Award-Winning Cancer Nanotechnology Entrepreneur Credits His Scientific Start to ARL
As Camilo Vanegas, an HCPSS alumnus, works toward completing graduate school at the University of Maryland (UMB) School of Medicine, he’s also moving forward with his award-winning startup, Nanobernetics. His business is working to offer a device that detects chronic myeloid leukemia, a type of cancer with a high relapse rate.
Vanegas’ “innate curiosity about everything” originally drew him to science. It wasn’t until his time at Atholton High School, however, that he discovered the opportunities available at the HCPSS Applications and Research Laboratory (ARL) and the scientific world outside the classroom. Vanegas said, “ARL’s Biotechnology Career Academy really showed me how to think like a scientist and how being a scientist in a lab is much different than being a science student in a classroom. It’s something that’s followed me my whole life.”
After graduating from Atholton, Vanegas attended the University of Maryland, College Park (UMCP), ultimately earning a Bachelor of Science in kinesiology. There he developed a passion for improving people’s lives and decided to attend the Graduate Program in Life Sciences at UMB. He is currently a fourth-year Ph.D. candidate in the Molecular Medicine program working on understanding the mechanisms behind skeletal muscle movement and disease.
While in college, Vanegas also became interested in entrepreneurship, taking available classes at UMCP. He became more determined to learn about starting a business as part of an international competition called the Nanotechnology Startup Challenge in Cancer. The competition is an accelerator program that gives participants access to technology invented within the National Institutes of Health.
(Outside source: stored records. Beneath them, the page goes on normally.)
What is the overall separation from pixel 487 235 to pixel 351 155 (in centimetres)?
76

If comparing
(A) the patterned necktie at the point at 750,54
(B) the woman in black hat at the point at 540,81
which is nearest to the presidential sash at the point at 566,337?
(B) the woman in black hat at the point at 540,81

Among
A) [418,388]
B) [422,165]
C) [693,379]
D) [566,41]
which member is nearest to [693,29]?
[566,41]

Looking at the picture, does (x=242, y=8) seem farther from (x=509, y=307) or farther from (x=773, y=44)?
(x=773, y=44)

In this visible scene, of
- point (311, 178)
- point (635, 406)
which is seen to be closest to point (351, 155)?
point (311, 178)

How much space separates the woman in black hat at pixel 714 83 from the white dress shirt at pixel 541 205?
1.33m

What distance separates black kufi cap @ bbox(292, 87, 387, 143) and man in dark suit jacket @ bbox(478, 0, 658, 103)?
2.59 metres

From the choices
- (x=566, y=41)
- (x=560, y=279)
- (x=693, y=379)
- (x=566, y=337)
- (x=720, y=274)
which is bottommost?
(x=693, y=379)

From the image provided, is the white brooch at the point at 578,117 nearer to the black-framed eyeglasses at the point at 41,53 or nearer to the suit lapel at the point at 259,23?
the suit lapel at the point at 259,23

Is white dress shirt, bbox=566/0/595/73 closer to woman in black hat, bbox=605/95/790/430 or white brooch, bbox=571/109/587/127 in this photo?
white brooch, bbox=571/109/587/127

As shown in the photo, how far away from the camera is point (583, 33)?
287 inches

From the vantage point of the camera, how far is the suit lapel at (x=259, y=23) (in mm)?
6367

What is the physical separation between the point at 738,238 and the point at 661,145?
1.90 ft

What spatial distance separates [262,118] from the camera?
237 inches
This past year, Vanegas and his partner were one of 10 winning teams in the challenge, receiving support for Nanobernetics. Their chronic myeloid leukemia detection device is in the license application process. Once NIH has licensed it for medical use, the startup will construct prototypes.
“We’re using carbon nanotubes to directly detect a biological target by coupling it with electrical properties. My graduate project had to do with electrophysiology, so I’ve had to learn about electricity and its unique relationship with biology. I’ve always loved technology, and the development of carbon nanotubes/graphene is exponentially increasing,” he explained.
Vanegas now serves on the ARL Biotechnology Academy Board of Advisors. It’s a way for him to give back to the program that did so much for him. “If I could beg every student to come here and learn here, I would. With the tools that you learn here, you can actually go about contributing to scientific knowledge. I can’t credit this place more for how my career turned out,” Vanegas concluded.